Humans and chimpanzees appear to share the ability to sequentially adopt cultural traits, thereby increasing cultural complexity in a cumulative fashion.

The research behind this discovery by Arizona State University evolutionary anthropologist Jason Kamilar and evolutionary psychologist Quentin Atkinson of the University of Auckland appears this week in the Proceedings of the National Academy of Sciences.

The findings address a subject that generates much discussion, yet is difficult to investigate.

“The evolution of human culture is well-documented in the paleontological record, but similar data are absent for other primates,” says Kamilar, adjunct faculty in the School of Human Evolution and Social Change in the College of Liberal Arts and Sciences.
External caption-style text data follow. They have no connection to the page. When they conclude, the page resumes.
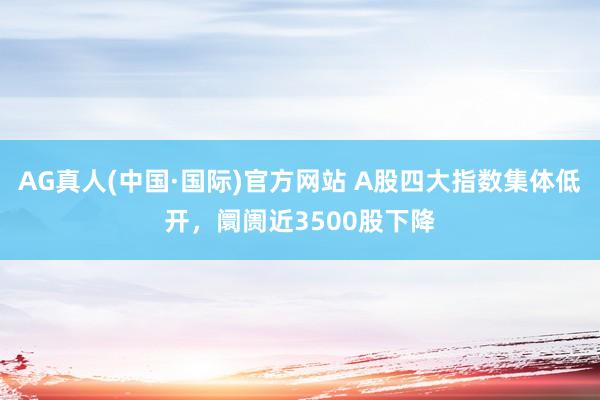 AG真人(中国·国际)官方网站 A股四大指数集体低开，阛阓近3500股下降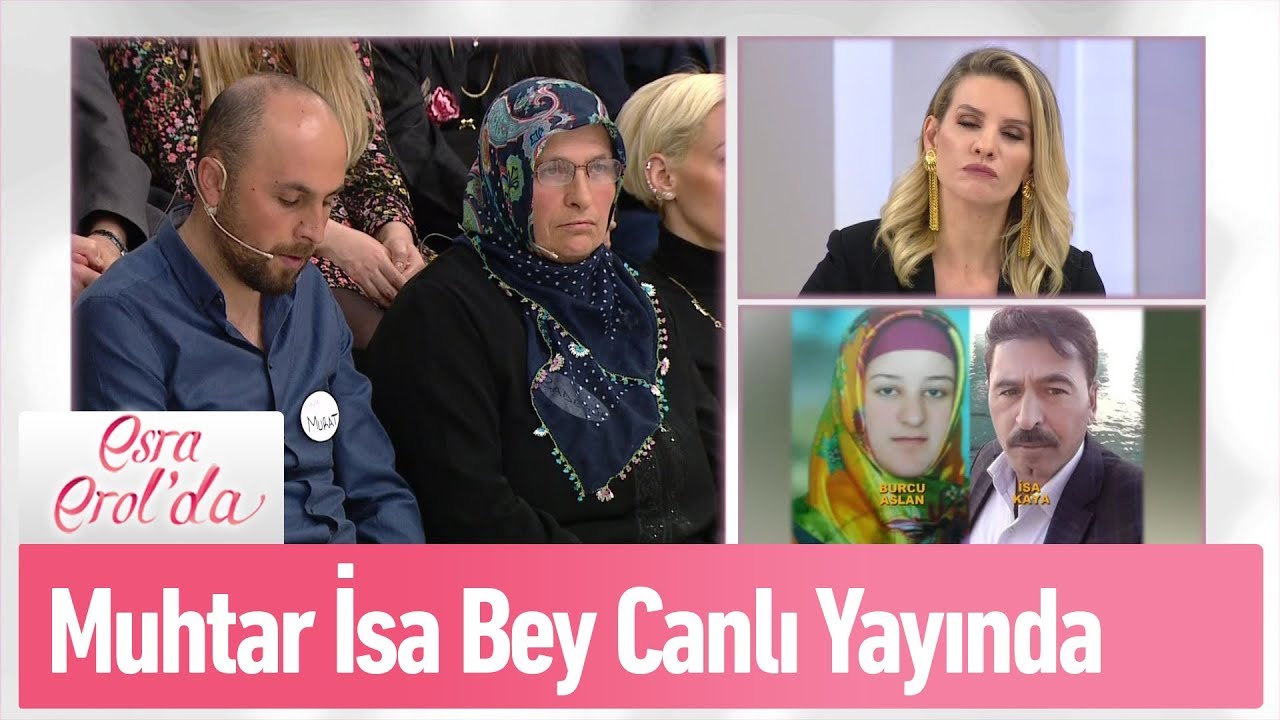 Muhtar İsa canlı yayında... - Esra Erol'da 16 Nisan 2019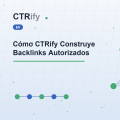 Cómo CTRify Construye Backlinks Autorizados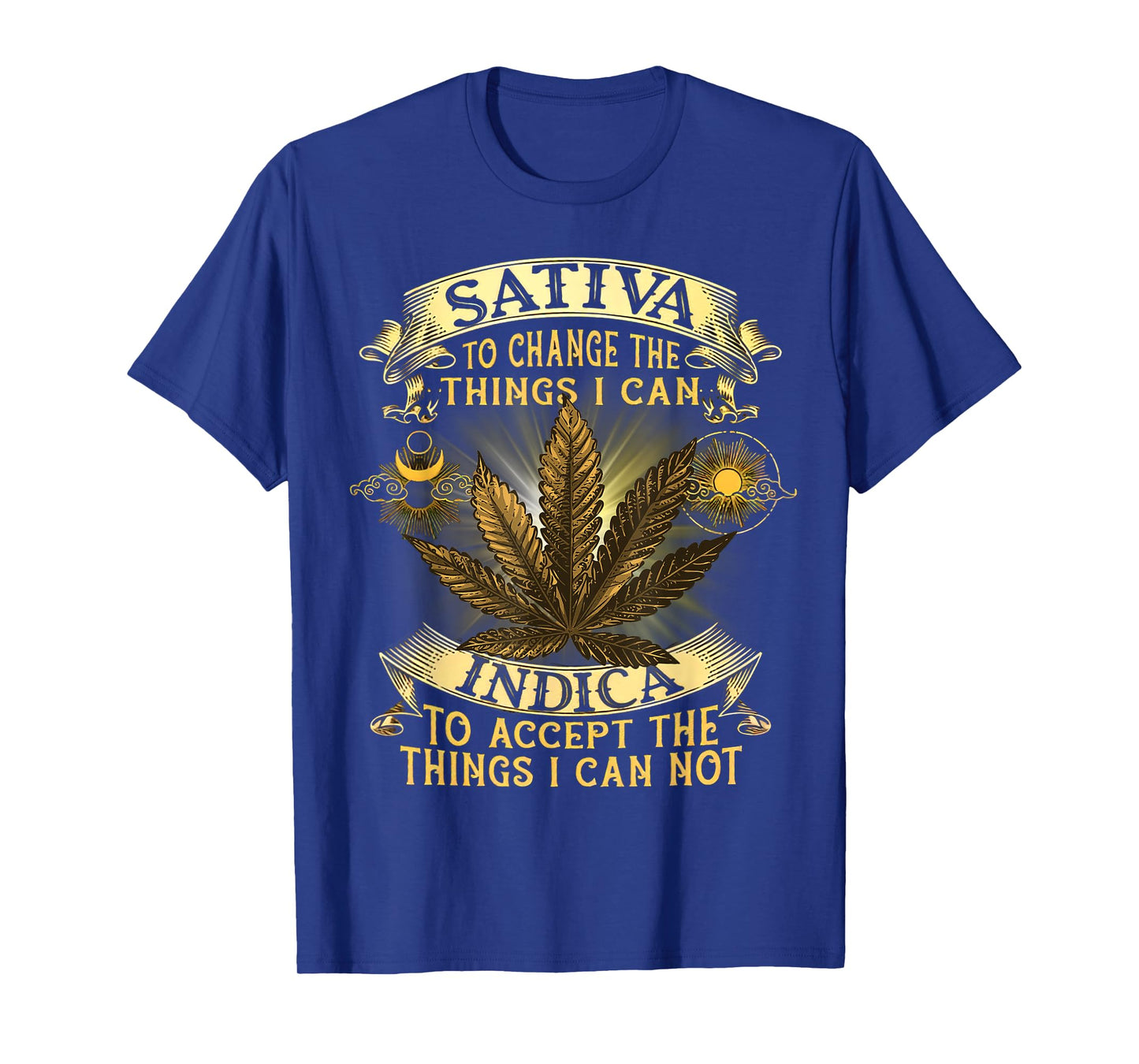 Sativa To Change The Things I Can Indica To Accept T-Shirt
Kamilar and Atkinson examined the possibility that sequential cultural evolution is shared between humans and great apes in the form of “cultural nestedness,” or the tendency of populations with small cultural repertoires to comprise a proper subset of traits of more complex repertoires.

Using statistical tools from community ecology, they quantified the degree of nestedness in four datasets representing the presence or absence of numerous cultural traits from indigenous human populations in California and New Guinea. Next, they compared the human patterns to those found in chimpanzees and orangutans.

They discovered that cultural repertoires exhibited a significant degree of nestedness in humans and chimpanzees, but not in orangutans.

Their findings suggest that the necessary traits for sequential cultural evolution arose in the last common ancestor of humans and chimpanzees.

“Alternatively, this feature of culture may have originated earlier in time but was lost in modern orangutans because of extensive population level extinctions throughout southeast Asia during the last several thousand years,” Kamilar explains. “These extinctions may have been associated with a substantial loss of cultural diversity, resulting in modern orangutan cultural variation presenting in a random pattern across study sites.”